TEXT SECTION |

U-boats in World War I
I’ve been interested in submarine warfare 0f the Second World War since I was in middle school. There are a lot of books written in English about the German U-boat campaign targeting Allied ships in the Atlantic and also the American submarine war against Japanese merchant shipping in the Pacific. Relatively little has been written in recent times, though, about submarine operations of any nation during the First World War.
That’s why I was happy to discover a copy of Edwyn Gray’s book, The U-boat War: 1914-1918 (which was originally published in the 1970s as The Killing Time) in Manhattan’s mecca for rare books: the Strand Book Store. I’m really glad I bought this book, because after reading it, I disabused myself of several erroneous notions about these early German submarine operations.

WHAT TO PRODUCE |
Extend the text on U-boats in World War I, continuing directly after its last sentence.

DATA LINES |
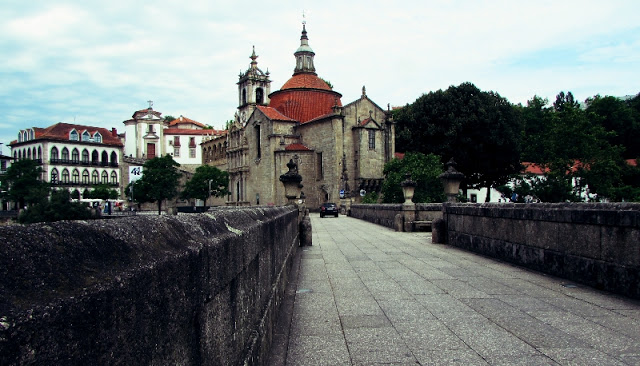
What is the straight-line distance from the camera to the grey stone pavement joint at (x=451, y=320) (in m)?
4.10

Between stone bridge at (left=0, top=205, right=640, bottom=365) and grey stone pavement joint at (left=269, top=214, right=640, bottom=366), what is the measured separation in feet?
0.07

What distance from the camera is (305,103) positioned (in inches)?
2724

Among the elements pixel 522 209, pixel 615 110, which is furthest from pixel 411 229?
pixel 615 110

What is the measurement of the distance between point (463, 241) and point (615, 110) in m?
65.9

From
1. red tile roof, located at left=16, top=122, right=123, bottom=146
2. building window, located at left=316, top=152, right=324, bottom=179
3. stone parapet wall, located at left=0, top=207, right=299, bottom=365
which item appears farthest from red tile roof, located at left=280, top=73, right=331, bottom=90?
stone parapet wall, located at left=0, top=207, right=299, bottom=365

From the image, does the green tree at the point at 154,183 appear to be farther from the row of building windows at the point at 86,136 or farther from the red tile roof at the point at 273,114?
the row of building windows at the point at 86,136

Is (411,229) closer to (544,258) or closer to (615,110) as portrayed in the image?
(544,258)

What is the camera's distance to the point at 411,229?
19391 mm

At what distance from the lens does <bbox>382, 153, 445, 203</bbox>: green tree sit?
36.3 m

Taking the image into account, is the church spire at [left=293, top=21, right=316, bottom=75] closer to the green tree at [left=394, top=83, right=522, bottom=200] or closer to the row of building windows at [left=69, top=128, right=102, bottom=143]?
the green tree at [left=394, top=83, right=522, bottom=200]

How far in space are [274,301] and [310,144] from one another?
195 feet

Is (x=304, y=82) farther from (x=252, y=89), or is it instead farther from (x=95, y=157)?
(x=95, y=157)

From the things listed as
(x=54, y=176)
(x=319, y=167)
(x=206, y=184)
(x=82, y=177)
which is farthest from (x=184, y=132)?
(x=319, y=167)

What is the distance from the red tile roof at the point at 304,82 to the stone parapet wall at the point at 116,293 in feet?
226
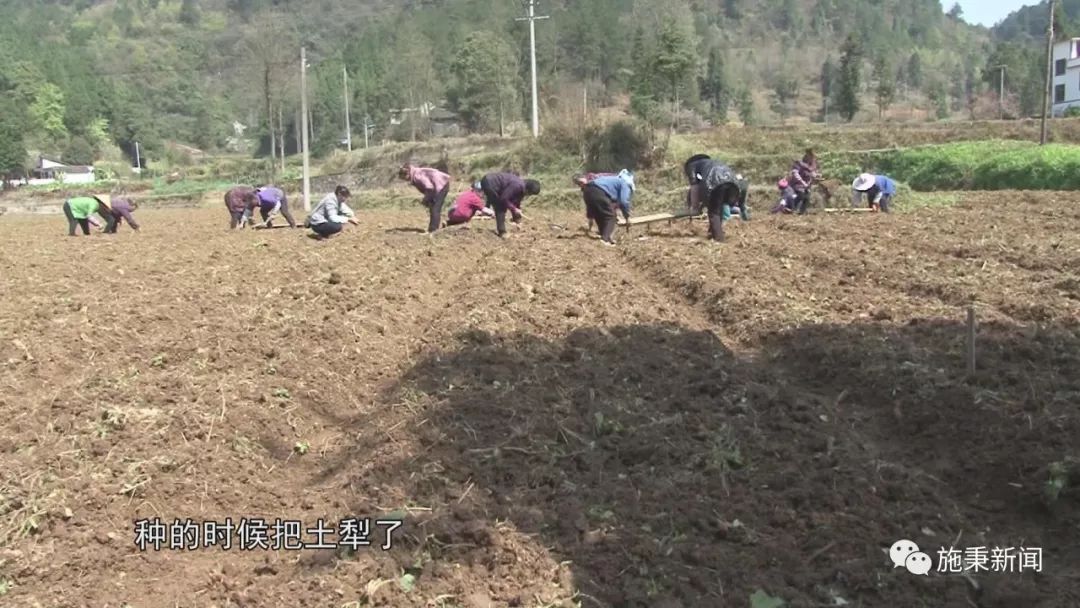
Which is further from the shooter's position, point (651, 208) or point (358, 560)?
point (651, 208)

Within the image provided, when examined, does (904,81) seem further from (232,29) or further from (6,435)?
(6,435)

TASK RESULT |
For example, I previously believed that German submarines during WWI in comparison to their counterparts in WWII
- were generally smaller, slower, and carried less fuel, crew, and torpedoes,
- exclusively operated in the coastal waters of Western Europe, and
- did not wage as large or effective of a campaign against merchant shipping.
All of these preconceptions turned out to be false. By way of comparing the U-boat campaigns of the First and Second World War, I turned to some data from uboat.net, an ongoing research project by an amateur historian which I’ve enjoyed visiting since I first started using the internet in the mid-1990s.
Just looking at how many ships U-boats attacked during each war, it’s evident that the number of ships hit by submarines in the 1910s surpasses the totals of the 1940s: (more…)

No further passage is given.